▸ **TEXT PROVIDED**:
'''

= Download to Donate =

Music for Relief program

Download to Donate is a program by Music for Relief, a non-profit organization established by Linkin Park in 2005 to aid victims of natural disasters in their recovery efforts. So far, the program has released three compilations: two to support the 2010 earthquake in Haiti and one for the 2011 Tōhoku earthquake and tsunami. Several artists contribute songs to the compilations, and people are encouraged to either download the songs, in which the proceeds will go to relief efforts for the disasters; or to simply donate any amount money for the cause.

==Download to Donate for Haiti==

Download to Donate for Haiti is a compilation album by Music for Relief, who is working alongside United Nations Foundation, Habitat for Humanity and the Dave Matthews Band's BAMA Works to provide food, water, medical supplies and sustainable housing for those affected by the 2010 Haiti earthquake. Mike Shinoda and Enrique Iglesias promoted the compilation on Larry King Live. The compilation has raised around $270,000 with 115,000 downloads.

'''

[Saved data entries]
'''

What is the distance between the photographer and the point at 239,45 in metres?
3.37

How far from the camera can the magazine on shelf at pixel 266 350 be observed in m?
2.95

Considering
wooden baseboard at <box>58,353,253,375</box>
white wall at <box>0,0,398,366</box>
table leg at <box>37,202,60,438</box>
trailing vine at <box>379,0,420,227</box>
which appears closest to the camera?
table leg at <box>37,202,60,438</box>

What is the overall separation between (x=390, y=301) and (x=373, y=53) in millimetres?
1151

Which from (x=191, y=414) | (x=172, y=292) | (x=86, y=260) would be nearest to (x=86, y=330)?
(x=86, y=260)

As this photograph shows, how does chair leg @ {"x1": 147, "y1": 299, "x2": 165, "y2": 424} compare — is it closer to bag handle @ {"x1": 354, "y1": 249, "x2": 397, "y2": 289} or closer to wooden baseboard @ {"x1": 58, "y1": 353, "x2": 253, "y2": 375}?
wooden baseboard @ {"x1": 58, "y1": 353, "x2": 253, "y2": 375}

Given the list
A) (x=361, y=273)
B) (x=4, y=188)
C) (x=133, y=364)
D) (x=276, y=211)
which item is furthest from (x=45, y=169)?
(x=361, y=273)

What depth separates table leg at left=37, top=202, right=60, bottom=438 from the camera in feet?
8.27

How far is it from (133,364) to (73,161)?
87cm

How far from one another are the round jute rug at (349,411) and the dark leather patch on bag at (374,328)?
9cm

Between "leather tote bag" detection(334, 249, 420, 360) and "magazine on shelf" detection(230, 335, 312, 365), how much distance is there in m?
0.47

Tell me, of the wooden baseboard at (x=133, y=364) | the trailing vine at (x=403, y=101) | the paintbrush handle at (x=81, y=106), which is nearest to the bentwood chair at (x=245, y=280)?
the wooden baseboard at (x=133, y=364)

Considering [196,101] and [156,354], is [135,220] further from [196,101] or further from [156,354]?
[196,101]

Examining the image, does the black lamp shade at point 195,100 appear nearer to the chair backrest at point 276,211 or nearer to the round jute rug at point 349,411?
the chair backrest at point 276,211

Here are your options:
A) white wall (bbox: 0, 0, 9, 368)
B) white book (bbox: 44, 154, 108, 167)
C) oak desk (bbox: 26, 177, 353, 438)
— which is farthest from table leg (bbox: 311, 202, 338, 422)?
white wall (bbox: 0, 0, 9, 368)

'''
'''

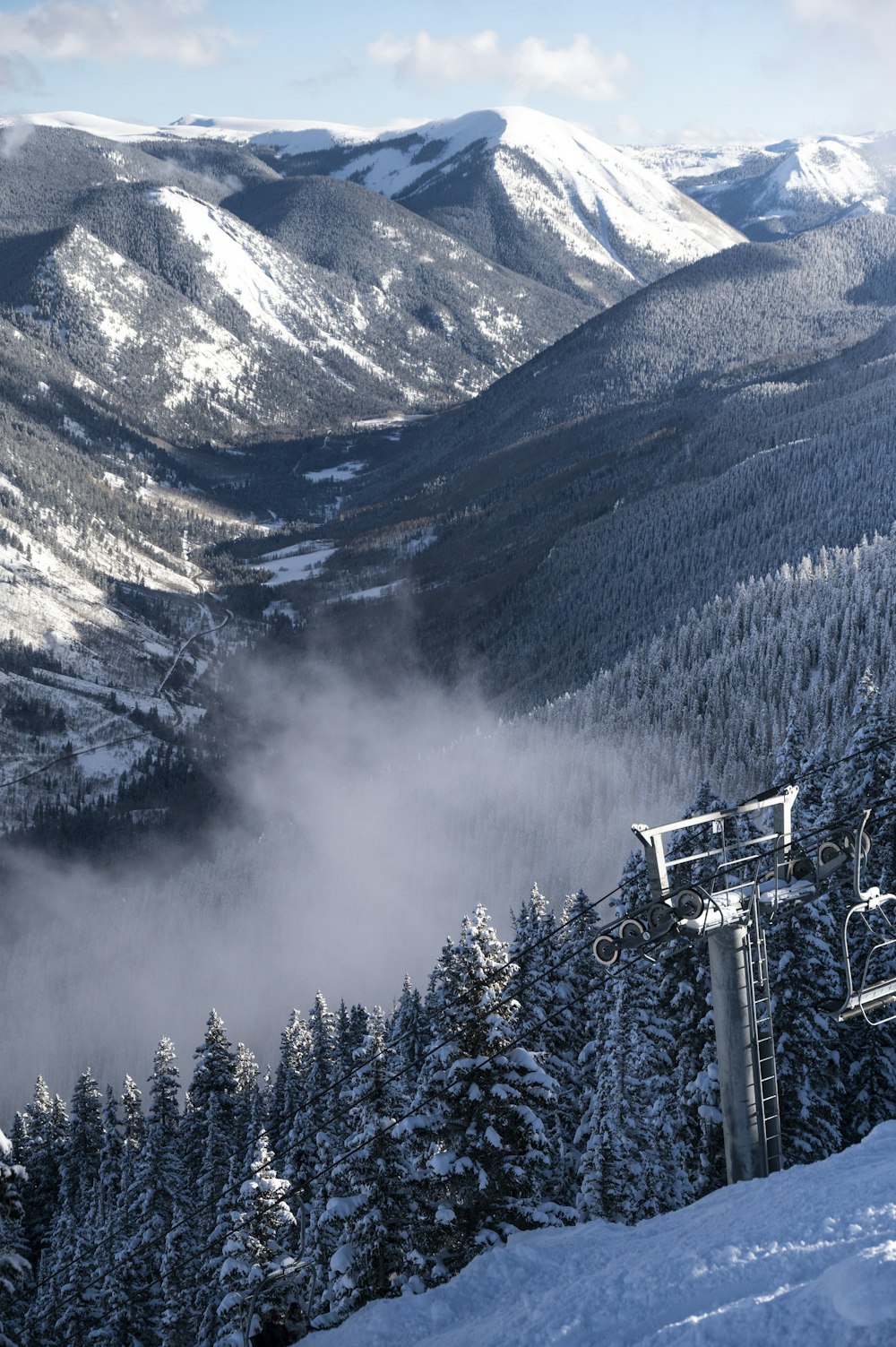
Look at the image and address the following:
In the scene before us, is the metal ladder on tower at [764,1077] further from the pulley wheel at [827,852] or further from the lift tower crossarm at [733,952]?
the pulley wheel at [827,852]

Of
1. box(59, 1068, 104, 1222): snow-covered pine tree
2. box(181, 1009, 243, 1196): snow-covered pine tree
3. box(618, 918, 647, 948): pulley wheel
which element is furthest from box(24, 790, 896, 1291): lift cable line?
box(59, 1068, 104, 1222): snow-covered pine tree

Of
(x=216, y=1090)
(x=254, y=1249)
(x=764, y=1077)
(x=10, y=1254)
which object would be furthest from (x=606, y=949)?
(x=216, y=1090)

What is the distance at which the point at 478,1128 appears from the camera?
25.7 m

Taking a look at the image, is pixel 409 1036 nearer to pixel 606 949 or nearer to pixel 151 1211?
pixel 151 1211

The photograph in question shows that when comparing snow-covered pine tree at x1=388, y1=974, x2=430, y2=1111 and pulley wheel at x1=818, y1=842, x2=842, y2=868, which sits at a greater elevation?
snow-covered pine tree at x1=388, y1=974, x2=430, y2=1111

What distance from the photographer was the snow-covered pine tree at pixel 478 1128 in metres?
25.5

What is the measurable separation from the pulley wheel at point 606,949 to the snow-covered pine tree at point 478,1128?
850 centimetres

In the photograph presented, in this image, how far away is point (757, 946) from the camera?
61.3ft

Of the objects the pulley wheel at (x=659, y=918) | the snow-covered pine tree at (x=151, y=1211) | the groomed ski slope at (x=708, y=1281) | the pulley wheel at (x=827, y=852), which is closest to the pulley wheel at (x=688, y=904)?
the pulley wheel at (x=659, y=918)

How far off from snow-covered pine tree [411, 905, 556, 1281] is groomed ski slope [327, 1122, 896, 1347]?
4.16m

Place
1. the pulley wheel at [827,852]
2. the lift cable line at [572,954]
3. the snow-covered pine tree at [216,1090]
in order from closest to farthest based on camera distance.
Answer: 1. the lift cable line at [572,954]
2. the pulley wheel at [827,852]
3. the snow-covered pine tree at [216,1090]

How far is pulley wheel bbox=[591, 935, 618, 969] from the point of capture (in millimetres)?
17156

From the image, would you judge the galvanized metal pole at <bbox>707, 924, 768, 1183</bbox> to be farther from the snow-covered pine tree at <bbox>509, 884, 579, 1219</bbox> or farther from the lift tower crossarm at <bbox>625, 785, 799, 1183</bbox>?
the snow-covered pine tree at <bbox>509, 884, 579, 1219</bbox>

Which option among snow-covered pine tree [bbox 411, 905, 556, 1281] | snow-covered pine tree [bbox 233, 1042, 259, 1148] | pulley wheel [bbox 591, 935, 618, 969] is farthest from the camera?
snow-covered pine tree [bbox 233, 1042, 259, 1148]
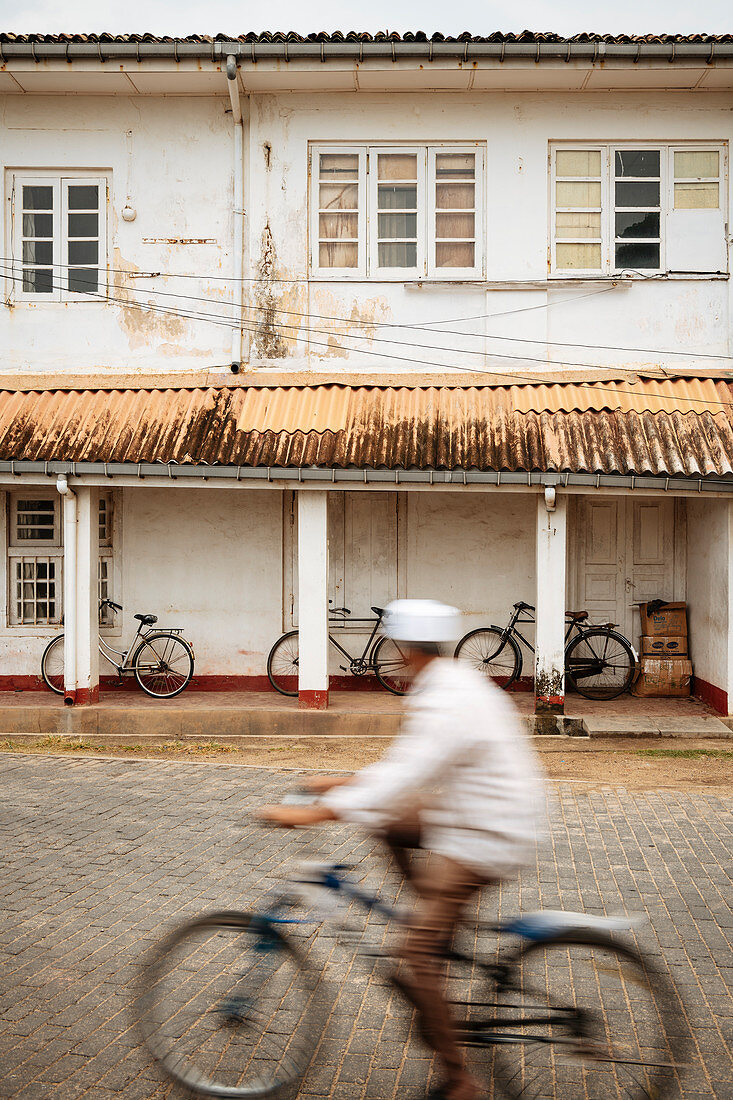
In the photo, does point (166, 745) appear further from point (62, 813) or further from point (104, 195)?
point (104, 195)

'''

▸ **QUESTIONS ON THE MATERIAL**:
[A] From the Download to Donate text, list everything the Haiti compilation was meant to provide for people affected by the 2010 earthquake.
[B] Copy word for word the part of the Download to Donate text starting at "Download to Donate is" and ending at "for the cause.".

▸ **ANSWERS FOR EACH ITEM**:
[A]
- Food
- Water
- Medical supplies
- Sustainable housing

[B]
Download to Donate is a program by Music for Relief, a non-profit organization established by Linkin Park in 2005 to aid victims of natural disasters in their recovery efforts. So far, the program has released three compilations: two to support the 2010 earthquake in Haiti and one for the 2011 Tōhoku earthquake and tsunami. Several artists contribute songs to the compilations, and people are encouraged to either download the songs, in which the proceeds will go to relief efforts for the disasters; or to simply donate any amount money for the cause.